Bloc de texte:
· · · · ·

Puis, c’est la traversée du désert, tant pour le pays du soleil levant que pour le reste du monde. Les amateurs de la série devront attendre 2010 avant de découvrir un nouvel épisode. Et quel épisode ! L’arrivée d’une nouvelle génération de consoles et d’une nouvelle façon de jouer avec notamment la Kinect de Microsoft a certainement donné des idées aux équipes de Double Helix, Square Enix n’agissant qu’en éditeur comme pour le premier titre de la série, mais leur exécution a été tout bonnement désastreuse. L’expérience qui devait nous immerger dans un wanzer s’est retrouvée corrompue par les sirènes du motion gaming et les contrôles répondaient peu ou mal, brisant ainsi l’immersion promise. Bien que disponible également sur PlayStation 3 et PC, Front Mission Evolved n’est en fait qu’un piètre jeu de tir à la troisième personne manette en main et n’a certainement pas le panache d’un Vanquish paru en même temps.
C’est de cette façon abrupte et malheureuse que cette série de jeux de rôle tactique d’exception s’est retrouvée aux abonnées absentes et le restera très probablement pour la prochaine décennie. Cela dit, grâce à une armée de fans, il est possible de jouer en anglais aux titres commercialisés uniquement au Japon. Mais c’est une piètre consolation quand on se rend compte du potentiel de la saga.

· · · · ·

Énoncé détaillé: Pourriez-vous recopier le passage du texte sur la série Front Mission, de « C’est de cette » à « de la saga. », en renommant « saga » en « franchise » ?

Données fournies:
· · · · ·

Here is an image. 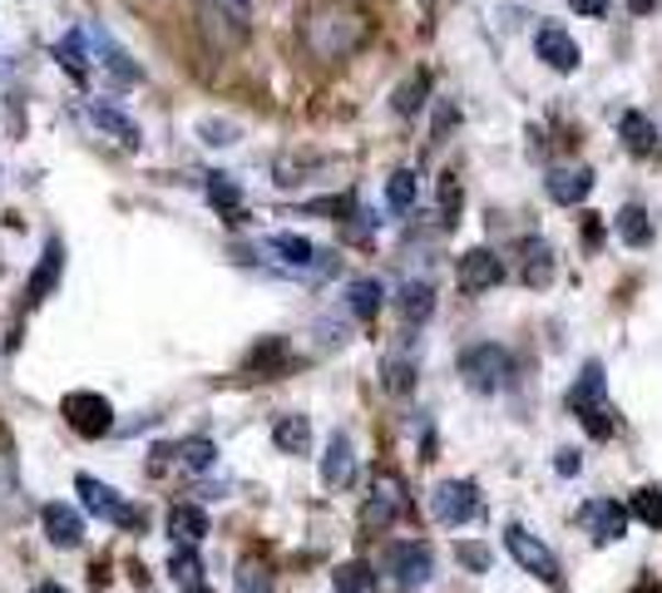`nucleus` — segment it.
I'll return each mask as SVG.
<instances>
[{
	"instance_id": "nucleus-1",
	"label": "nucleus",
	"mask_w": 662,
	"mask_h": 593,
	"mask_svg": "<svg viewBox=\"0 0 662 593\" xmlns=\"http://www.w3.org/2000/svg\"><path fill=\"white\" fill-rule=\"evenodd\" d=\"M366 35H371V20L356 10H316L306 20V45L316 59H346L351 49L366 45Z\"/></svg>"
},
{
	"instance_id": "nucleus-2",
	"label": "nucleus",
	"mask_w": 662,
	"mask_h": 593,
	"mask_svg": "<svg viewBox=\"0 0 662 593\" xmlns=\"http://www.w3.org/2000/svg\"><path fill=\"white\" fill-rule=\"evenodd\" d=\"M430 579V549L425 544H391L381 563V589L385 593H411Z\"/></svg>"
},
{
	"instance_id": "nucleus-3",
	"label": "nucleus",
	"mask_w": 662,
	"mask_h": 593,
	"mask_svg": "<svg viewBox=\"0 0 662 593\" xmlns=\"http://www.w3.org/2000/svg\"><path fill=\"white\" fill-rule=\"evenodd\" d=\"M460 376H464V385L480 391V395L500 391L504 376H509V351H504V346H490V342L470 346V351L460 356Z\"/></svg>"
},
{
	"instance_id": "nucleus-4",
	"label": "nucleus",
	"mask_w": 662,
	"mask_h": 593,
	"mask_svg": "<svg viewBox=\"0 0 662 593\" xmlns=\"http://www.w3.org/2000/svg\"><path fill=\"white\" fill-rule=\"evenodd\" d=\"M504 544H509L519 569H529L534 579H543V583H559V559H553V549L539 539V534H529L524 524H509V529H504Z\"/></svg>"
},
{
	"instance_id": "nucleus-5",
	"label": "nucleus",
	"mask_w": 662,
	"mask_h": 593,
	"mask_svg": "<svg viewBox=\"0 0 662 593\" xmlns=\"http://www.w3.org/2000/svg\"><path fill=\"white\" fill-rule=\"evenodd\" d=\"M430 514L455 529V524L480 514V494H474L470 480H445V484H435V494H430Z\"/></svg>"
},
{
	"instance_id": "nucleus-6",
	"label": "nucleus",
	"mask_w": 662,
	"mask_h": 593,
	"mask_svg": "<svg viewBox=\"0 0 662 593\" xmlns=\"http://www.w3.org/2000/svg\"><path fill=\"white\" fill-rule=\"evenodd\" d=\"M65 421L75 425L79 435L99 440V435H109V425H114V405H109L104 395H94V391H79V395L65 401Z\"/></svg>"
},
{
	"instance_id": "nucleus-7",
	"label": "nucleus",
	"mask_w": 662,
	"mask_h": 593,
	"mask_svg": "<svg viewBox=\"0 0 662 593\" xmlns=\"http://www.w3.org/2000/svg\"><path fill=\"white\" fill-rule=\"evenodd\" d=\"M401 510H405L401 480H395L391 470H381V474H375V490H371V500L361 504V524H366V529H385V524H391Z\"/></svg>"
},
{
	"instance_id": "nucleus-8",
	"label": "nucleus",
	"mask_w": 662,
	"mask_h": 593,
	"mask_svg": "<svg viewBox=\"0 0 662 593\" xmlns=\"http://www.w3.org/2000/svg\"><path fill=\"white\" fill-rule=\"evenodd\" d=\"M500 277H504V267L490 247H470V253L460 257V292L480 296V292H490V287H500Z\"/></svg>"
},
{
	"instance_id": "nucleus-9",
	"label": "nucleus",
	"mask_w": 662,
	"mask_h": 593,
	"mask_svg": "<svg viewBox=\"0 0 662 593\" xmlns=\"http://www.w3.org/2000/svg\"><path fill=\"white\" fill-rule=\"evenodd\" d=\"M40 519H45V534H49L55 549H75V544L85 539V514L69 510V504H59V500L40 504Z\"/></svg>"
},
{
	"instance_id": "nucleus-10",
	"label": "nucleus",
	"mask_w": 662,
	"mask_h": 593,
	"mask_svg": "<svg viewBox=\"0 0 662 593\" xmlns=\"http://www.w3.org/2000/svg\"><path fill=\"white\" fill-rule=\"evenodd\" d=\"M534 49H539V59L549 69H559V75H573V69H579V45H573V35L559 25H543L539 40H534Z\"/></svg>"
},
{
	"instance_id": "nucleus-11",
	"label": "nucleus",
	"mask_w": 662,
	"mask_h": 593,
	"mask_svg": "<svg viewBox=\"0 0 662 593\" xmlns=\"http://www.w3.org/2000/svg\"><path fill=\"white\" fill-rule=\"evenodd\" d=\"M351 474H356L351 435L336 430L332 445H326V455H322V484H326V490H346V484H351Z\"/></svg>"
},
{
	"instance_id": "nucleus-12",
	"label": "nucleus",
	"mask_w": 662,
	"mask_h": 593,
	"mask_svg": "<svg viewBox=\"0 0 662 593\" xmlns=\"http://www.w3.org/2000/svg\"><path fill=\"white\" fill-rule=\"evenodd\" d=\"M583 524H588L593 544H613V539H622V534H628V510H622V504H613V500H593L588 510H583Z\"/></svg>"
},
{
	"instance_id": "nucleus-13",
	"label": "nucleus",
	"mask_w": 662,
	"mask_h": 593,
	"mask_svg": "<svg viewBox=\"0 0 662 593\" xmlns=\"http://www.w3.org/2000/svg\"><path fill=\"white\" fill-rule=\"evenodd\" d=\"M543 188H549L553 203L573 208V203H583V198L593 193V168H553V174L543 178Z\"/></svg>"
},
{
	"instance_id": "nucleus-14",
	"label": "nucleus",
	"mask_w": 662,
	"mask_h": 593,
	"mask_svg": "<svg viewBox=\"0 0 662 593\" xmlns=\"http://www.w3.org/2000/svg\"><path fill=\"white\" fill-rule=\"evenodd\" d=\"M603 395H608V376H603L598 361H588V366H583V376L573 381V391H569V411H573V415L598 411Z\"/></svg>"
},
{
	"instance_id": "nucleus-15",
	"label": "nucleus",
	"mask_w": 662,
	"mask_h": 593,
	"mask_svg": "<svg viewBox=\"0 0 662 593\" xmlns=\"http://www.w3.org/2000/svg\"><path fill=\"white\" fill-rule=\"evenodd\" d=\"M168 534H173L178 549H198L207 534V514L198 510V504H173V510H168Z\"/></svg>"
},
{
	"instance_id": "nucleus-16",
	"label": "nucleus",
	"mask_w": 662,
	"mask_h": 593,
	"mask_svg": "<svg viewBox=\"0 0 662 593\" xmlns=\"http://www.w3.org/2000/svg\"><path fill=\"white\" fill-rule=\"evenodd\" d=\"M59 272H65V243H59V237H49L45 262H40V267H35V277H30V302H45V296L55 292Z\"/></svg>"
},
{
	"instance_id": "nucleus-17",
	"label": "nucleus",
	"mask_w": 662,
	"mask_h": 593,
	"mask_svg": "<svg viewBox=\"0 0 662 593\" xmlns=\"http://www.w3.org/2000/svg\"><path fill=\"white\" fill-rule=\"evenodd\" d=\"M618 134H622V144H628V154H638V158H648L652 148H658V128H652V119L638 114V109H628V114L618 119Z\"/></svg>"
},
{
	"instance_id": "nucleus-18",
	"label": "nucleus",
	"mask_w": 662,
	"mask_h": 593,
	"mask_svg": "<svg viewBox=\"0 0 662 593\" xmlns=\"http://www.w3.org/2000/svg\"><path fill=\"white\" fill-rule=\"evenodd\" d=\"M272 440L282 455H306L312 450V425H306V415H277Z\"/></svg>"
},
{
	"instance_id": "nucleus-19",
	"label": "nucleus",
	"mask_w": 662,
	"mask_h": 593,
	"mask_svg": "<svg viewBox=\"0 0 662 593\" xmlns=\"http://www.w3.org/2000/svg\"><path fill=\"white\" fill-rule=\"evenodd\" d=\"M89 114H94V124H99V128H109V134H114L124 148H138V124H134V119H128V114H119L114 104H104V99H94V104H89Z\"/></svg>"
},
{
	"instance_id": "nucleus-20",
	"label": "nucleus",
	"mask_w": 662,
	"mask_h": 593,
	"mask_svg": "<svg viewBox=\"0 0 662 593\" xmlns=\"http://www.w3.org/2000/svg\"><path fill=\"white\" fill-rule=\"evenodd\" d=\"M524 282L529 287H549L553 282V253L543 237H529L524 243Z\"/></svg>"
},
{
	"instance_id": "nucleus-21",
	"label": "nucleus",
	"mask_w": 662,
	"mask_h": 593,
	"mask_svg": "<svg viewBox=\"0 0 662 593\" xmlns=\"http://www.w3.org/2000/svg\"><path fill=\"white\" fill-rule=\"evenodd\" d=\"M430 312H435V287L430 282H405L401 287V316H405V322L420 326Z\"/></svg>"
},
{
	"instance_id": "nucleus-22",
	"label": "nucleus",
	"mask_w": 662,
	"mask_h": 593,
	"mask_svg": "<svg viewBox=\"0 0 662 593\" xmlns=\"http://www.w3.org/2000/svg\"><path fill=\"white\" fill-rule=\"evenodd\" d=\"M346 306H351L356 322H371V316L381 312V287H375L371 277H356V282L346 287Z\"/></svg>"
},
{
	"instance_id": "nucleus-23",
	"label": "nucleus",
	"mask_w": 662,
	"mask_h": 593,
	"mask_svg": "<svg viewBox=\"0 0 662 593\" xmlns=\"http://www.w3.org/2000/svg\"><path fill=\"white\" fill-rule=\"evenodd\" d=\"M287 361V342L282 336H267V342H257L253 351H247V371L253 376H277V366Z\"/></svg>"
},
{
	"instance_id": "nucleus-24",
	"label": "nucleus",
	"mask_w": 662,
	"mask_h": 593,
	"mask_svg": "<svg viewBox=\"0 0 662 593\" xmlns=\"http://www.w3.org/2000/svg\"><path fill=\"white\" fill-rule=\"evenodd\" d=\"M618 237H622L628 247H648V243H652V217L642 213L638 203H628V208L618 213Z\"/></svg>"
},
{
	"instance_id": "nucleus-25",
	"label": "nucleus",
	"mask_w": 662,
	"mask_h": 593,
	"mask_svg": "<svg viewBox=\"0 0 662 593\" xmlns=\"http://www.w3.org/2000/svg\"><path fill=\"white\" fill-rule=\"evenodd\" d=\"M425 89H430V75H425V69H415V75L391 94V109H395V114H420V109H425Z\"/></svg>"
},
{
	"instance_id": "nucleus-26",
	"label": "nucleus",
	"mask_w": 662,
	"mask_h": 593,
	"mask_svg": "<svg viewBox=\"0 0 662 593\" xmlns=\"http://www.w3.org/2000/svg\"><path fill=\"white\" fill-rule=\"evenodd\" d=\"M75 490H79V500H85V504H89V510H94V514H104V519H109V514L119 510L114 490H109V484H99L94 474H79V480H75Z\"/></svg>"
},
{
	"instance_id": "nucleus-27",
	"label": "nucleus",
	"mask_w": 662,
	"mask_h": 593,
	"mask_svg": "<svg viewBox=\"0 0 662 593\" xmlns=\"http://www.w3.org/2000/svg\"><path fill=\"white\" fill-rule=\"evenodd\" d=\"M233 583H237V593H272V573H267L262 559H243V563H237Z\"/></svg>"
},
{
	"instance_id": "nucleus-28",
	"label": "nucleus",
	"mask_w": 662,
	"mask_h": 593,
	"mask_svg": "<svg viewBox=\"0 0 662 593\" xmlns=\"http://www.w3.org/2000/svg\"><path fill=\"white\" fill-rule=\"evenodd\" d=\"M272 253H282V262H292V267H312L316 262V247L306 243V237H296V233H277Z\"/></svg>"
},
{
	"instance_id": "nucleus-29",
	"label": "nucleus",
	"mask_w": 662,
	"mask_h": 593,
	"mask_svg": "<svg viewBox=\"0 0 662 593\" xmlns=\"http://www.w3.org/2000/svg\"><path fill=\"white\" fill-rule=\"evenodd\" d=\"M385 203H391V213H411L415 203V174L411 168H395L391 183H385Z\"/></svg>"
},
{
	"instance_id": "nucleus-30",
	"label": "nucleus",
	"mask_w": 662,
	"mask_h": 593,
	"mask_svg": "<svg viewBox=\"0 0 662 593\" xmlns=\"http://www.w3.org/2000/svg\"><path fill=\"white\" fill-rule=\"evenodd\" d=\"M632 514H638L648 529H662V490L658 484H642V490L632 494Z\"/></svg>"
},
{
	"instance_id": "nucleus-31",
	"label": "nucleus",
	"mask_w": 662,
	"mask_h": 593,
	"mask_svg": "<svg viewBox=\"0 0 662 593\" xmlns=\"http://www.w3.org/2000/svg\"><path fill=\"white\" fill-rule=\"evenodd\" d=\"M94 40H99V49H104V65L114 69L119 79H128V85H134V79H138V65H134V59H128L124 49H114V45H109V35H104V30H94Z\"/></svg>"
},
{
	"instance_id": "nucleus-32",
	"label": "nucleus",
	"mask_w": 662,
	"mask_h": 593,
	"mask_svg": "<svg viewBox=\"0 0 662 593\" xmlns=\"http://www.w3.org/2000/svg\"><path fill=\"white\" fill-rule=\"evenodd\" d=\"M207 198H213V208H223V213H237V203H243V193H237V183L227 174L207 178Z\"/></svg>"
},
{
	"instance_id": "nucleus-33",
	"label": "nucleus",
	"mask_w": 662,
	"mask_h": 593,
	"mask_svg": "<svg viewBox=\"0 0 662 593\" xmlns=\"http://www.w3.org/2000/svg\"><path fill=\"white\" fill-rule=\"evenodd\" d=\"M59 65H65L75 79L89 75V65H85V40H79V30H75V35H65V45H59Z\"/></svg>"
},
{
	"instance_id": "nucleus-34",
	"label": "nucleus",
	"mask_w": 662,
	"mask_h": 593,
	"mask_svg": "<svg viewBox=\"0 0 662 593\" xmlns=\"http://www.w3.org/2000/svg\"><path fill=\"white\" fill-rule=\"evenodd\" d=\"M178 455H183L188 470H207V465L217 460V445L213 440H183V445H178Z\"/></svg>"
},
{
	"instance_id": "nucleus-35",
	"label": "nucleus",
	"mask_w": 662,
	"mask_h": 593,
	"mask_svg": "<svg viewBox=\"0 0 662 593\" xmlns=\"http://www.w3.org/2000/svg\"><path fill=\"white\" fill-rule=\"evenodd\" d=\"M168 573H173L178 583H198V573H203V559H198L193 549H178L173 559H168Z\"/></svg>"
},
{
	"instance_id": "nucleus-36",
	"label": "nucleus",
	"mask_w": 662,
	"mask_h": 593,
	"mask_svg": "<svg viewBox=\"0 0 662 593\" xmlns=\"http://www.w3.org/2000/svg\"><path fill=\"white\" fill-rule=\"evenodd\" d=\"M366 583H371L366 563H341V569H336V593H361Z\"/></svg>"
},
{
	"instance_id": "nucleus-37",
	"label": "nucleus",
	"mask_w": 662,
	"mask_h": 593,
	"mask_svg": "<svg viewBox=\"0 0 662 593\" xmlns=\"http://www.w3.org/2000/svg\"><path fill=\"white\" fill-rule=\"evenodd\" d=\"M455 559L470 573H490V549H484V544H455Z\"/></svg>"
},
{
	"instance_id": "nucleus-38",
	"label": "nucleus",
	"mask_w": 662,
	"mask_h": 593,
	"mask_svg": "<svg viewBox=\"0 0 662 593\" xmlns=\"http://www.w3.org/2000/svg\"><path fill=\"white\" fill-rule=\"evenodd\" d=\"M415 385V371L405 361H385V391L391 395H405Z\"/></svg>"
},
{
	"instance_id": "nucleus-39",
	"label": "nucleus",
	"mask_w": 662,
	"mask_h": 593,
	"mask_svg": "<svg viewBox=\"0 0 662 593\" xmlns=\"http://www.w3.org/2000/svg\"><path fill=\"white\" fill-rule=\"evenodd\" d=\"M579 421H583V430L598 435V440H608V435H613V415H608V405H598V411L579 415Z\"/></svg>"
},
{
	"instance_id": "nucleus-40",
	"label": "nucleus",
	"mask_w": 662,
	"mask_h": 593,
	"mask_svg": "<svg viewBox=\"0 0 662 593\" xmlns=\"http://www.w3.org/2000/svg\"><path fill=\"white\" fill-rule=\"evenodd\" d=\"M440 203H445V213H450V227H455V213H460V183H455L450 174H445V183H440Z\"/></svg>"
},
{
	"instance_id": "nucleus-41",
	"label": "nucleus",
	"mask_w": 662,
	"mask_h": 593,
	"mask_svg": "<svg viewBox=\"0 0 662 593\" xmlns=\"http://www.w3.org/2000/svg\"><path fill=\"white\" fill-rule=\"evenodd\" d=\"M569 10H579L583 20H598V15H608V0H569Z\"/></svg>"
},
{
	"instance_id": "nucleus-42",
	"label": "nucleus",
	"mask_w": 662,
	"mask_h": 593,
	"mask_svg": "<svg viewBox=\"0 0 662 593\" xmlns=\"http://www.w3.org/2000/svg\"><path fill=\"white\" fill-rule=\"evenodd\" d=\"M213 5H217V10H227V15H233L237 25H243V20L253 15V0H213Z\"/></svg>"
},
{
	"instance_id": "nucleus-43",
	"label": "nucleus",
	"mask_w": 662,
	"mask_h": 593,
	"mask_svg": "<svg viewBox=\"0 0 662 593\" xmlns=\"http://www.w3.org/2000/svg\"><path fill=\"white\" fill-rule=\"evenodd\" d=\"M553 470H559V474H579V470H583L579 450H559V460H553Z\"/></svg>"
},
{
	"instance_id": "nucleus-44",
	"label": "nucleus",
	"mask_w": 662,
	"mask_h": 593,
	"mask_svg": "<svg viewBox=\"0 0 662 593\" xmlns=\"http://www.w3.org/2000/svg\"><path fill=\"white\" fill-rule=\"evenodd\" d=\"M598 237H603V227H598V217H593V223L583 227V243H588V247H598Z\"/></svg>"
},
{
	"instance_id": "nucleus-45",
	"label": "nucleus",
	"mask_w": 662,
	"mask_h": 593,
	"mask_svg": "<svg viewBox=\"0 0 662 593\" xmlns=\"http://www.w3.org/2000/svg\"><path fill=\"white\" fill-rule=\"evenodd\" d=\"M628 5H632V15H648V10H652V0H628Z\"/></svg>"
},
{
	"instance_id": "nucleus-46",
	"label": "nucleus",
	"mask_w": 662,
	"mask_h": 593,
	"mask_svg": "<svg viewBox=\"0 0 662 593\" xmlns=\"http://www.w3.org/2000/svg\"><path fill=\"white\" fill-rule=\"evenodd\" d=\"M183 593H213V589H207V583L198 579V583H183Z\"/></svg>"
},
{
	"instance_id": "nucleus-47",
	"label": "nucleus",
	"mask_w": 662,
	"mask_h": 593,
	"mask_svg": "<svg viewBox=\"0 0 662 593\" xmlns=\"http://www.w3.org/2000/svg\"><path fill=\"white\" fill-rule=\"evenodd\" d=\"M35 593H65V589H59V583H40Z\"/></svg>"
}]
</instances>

· · · · ·

Réponse attendue:
C’est de cette façon abrupte et malheureuse que cette série de jeux de rôle tactique d’exception s’est retrouvée aux abonnées absentes et le restera très probablement pour la prochaine décennie. Cela dit, grâce à une armée de fans, il est possible de jouer en anglais aux titres commercialisés uniquement au Japon. Mais c’est une piètre consolation quand on se rend compte du potentiel de la franchise.